November 2006 Church & State | AU Bulletin

The U.S. Supreme Court has refused to review a controversy involving a California public school district’s history lesson on Islam.

At the start of its new term in early October, the high court turned away an appeal of a 9th U.S. Circuit Court of Appeals decision holding that a course studying the origins of Islam did not amount to unconstitutional school sponsorship of a specific religion.

In 2003, Tiffany Eklund, a parent of students at Excelsior Middle School in Byron, Calif., sued the school district arguing that a course on Islam indoctrinated students in that faith by having them engage in role-playing. A Religious Right law firm, the Thomas More Law Center, represented Eklund.

Eklund argued that the course was not educational, but an attempt to indoctrinate students. She claimed that students at Excelsior were forced to take on Muslim personas and memorize prayers.

School district officials vigorously defended the curriculum. Superintendent Thomas Meyer told the Contra Costa Times that the course did not indoctrinate students and that the role-playing was “blown way out of proportion.”

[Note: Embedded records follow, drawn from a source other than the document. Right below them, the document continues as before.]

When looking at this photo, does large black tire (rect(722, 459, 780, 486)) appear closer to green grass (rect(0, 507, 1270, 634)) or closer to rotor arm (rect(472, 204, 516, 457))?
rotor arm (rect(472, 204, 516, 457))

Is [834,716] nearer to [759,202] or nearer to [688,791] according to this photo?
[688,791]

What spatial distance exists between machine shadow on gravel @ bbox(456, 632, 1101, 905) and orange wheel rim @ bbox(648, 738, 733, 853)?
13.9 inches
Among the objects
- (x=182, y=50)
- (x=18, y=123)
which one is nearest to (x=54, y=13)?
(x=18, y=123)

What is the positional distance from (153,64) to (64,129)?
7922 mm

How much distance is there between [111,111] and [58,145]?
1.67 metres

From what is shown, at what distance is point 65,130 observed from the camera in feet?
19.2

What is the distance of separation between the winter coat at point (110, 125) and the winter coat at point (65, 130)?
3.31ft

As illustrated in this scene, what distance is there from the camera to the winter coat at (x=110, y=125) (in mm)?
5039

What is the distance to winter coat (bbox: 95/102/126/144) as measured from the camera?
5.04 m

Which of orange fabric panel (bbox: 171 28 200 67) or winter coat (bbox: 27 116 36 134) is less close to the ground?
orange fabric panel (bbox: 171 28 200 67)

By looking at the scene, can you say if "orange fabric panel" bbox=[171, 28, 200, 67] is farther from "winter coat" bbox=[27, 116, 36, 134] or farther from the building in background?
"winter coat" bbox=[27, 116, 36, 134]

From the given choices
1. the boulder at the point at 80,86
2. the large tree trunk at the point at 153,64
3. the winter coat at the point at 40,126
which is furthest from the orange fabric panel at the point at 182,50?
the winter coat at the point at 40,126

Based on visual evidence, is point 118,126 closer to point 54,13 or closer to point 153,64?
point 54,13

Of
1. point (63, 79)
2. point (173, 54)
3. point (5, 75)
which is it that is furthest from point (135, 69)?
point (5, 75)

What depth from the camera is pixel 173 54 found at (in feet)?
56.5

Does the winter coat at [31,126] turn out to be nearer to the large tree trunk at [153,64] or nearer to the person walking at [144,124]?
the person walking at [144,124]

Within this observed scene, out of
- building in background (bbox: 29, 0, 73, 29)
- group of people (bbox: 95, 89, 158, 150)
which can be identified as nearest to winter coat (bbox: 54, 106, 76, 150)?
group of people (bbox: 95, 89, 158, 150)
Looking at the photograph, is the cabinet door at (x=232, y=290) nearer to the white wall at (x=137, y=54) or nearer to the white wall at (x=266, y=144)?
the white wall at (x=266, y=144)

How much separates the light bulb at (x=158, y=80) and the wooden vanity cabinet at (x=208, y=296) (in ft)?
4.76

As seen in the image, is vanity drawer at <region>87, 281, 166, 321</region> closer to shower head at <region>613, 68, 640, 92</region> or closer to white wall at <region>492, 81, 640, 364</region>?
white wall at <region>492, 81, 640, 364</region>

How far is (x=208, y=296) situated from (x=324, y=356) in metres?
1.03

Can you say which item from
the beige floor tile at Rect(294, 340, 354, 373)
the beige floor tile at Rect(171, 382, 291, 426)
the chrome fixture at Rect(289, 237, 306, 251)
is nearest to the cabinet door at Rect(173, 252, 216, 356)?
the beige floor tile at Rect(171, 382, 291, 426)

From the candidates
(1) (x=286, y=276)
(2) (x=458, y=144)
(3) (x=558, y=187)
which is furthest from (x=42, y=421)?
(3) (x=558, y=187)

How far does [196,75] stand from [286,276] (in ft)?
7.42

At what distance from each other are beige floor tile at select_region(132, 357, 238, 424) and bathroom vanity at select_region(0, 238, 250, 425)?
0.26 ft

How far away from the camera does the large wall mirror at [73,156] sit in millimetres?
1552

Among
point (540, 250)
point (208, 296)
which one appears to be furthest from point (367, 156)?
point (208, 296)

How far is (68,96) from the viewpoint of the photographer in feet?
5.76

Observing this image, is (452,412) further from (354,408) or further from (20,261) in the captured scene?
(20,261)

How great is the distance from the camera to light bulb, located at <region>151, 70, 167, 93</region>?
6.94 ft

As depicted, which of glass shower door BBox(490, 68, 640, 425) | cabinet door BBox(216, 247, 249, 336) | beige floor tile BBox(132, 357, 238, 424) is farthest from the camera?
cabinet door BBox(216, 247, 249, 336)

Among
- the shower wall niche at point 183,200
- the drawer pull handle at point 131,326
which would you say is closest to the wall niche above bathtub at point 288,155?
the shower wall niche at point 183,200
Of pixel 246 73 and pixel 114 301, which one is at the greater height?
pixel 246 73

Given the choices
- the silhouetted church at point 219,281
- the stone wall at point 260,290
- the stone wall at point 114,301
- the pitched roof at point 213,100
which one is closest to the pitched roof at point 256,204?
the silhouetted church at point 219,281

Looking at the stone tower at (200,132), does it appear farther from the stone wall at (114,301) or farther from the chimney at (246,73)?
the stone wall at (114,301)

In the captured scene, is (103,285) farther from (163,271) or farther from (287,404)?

During arguments before the federal courts, lawyers for the school district noted that similar teaching techniques were employed in a class on medieval history and Christianity. Eklund’s son played a priest during that course, the newspaper reported.

In an unpublished opinion in Eklund v. Byron Union School District, a three-judge panel of the 9th Circuit concluded that the school’s instruction about Islam did not encompass “overt religious exercises” that would violate church-state separation.

Linda Lye, an attorney for the school district, lauded the high court for declining the case, saying the district could now “get on with educating children and exposing them to the world’s great cultures and religions in an appropriate way.”